Summary
Demands on political parties regarding registration should not be so stringent as to jeopardize their freedom of association.
Election Parts
Issues
Quotes
- Countries applying registration procedures to political parties should refrain from imposing excessive requirements for territorial representation of political parties as well as for minimum membership. Matters of internal organisation of political parties, in principle, should not be subject to control by public authorities.
- Requirements for the registration of candidates and political parties which are too strict should be abolished.
- [Political parties] are thus a specific kind of association, which in many countries is submitted to registration for participation in elections or for public financing. This requirement of registration has been accepted, considering it as not per se contrary to the freedom of association, provided that conditions for registration are not too burdensome. And requirements for registration are very different from one country to another: they may include, for instance, organisational conditions, requirement for minimum political activity, of standing for elections, of reaching a certain threshold of votes... However, some pre-conditions for registration of political parties existing in several Council of Europe Member States requiring a certain territorial representation and a minimal number of members for their registration could be problematic in the light of the principle of free association in political parties.
- The prohibition or dissolution of political parties as a particularly far-reaching measure should be used with utmost restraint. Before asking the competent judicial body to prohibit or dissolve a party, governments or other state organs should assess, having regard to the situation of the country concerned, whether the party really represents a danger to the free and democratic political order or to the rights of individuals and whether other, less radical measures could prevent the said danger.
- [Restrictions on registering parties]... should not compromise or violate the basic democratic rights for registering parties. If the demands for the registering authority are too stringent, then people’s democratic rights of association and right to stand for office could be jeopardised.

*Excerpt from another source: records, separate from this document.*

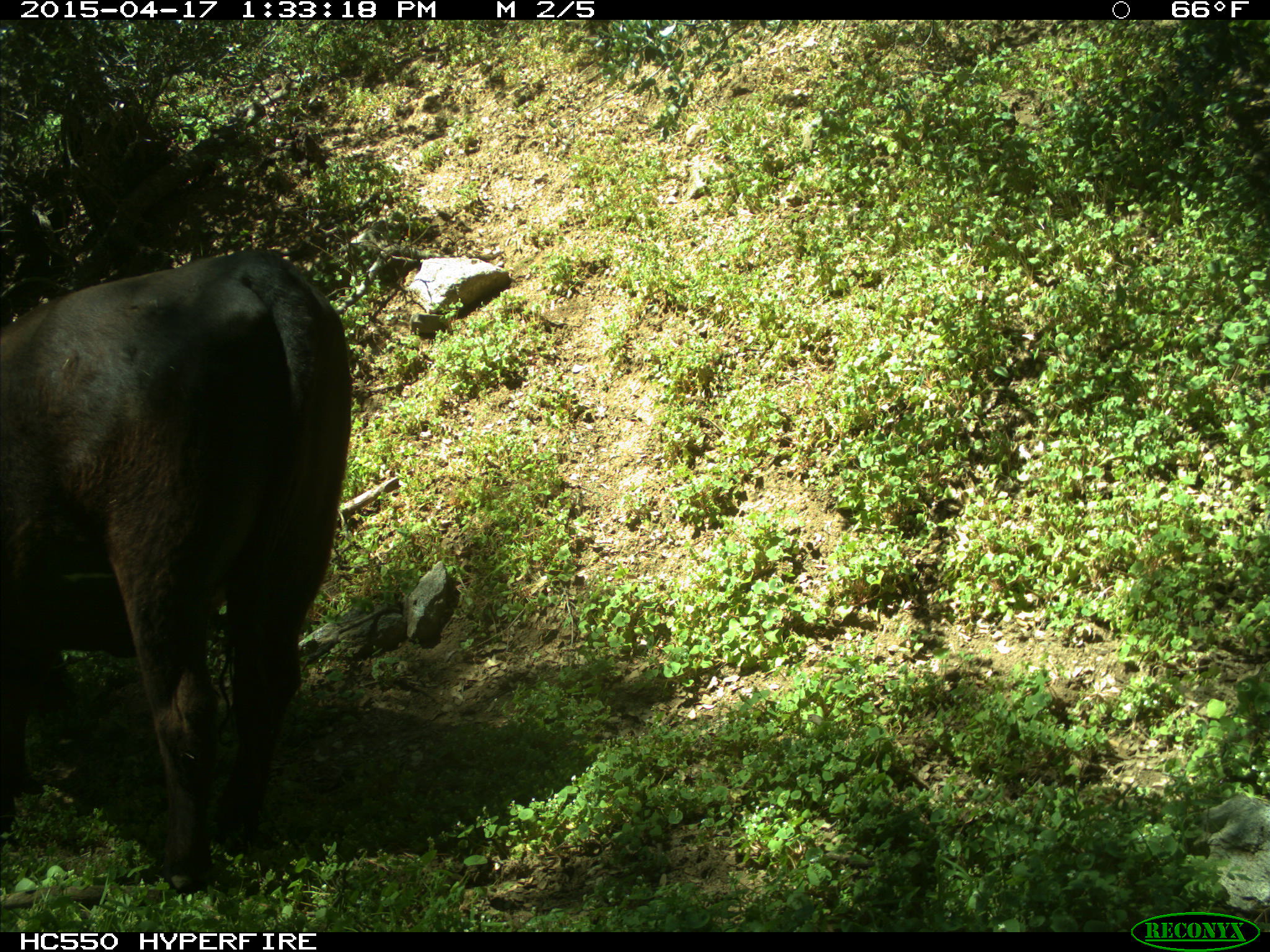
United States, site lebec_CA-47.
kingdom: Animalia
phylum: Chordata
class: Mammalia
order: Artiodactyla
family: Bovidae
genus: Bos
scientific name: Bos taurus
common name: domestic cow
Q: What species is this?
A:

- Registration as a necessary step for recognition of an association as a political party, for a party’s participation in general elections or for public financing of a party does not per se amount to a violation of rights protected under Articles 11 and 10 of the European Convention on Human Rights. Any requirements in relation to registration, however, must be such as are ‘necessary in a democratic society’ and proportionate to the objective sought to be achieved by the measures in question.